* Problem to work on
Rewrite everything in the retirement essay from "For years, retirement" down to "have to spare.", replacing "pneumonia" with "influenza".

For years, retirement lived in my head as a clean transition. Finish strong, downshift, start traveling with a clear plan and an open calendar. What I did not plan for was pneumonia taking five weeks of the timeline I did not have to spare.

This is my second retirement. The first time, about a decade ago, I sold a yarn shop, closed a photo studio, moved to Las Vegas, and rode a bicycle almost every day for six months until I got bored and wanted play money. This time the plan was different — less pause, more pivot. Keep a fractional CTO position. Work on a few part-time projects. But commit, fully, to at least a year of world travel with M.E.

I know myself well enough to know I need to be doing something. But I also know what it feels like when most of what you considered broken has been fixed, the numbers are good, the projects have either concluded or are finally underway, and a re-org opens a clean seam to step through. December 2025 was that seam.

I decided, 100%, on December 24th. Not tentatively, not “let’s see how Q1 goes.” The kind of decided where you feel the weight lift off your chest and the future rearranges itself into something you actually want to walk into. M.E. and I had talked about this for a long time. We’d both traveled extensively before. We both love the feeling of just being somewhere else, where the rhythm of daily life is a little different. Not rushing through highlights, but staying long enough to find routines — a month per country, maybe longer if we loved it. A year, at least.

December 24th was the day it stopped being a conversation and became a decision.

I got sick on December 26th.

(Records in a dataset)
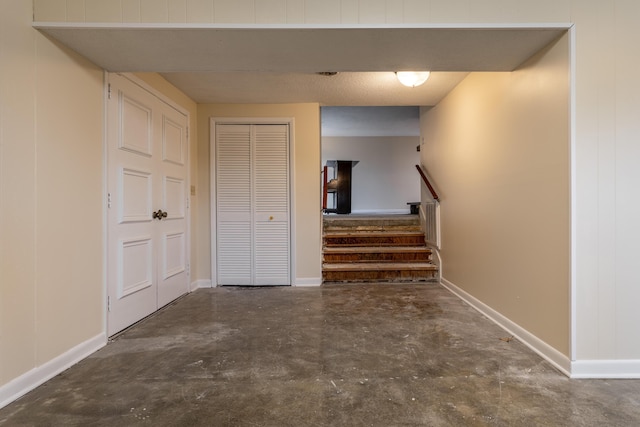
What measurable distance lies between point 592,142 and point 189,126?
355cm

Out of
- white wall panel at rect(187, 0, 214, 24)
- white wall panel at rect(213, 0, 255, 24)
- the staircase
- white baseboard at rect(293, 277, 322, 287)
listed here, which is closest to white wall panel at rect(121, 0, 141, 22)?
white wall panel at rect(187, 0, 214, 24)

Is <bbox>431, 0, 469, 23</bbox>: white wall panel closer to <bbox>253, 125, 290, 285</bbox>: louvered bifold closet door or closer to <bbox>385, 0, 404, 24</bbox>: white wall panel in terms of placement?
<bbox>385, 0, 404, 24</bbox>: white wall panel

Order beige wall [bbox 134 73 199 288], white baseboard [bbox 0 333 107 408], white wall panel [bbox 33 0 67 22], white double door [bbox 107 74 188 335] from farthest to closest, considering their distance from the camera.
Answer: beige wall [bbox 134 73 199 288] < white double door [bbox 107 74 188 335] < white wall panel [bbox 33 0 67 22] < white baseboard [bbox 0 333 107 408]

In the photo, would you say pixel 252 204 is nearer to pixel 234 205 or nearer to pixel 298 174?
pixel 234 205

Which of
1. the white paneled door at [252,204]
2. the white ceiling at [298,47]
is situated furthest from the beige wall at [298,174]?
the white ceiling at [298,47]

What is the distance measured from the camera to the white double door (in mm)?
2379

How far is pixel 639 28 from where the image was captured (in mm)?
1762

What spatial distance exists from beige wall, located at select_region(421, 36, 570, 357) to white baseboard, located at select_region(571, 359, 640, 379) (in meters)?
0.09

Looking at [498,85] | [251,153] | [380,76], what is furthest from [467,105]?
[251,153]

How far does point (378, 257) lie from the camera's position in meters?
4.38

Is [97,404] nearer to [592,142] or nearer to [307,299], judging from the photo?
[307,299]

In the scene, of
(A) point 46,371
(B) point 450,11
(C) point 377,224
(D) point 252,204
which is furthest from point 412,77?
(A) point 46,371

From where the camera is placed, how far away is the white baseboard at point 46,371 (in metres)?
1.56

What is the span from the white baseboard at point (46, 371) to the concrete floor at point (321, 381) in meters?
0.05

* Your solution
For years, retirement lived in my head as a clean transition. Finish strong, downshift, start traveling with a clear plan and an open calendar. What I did not plan for was influenza taking five weeks of the timeline I did not have to spare.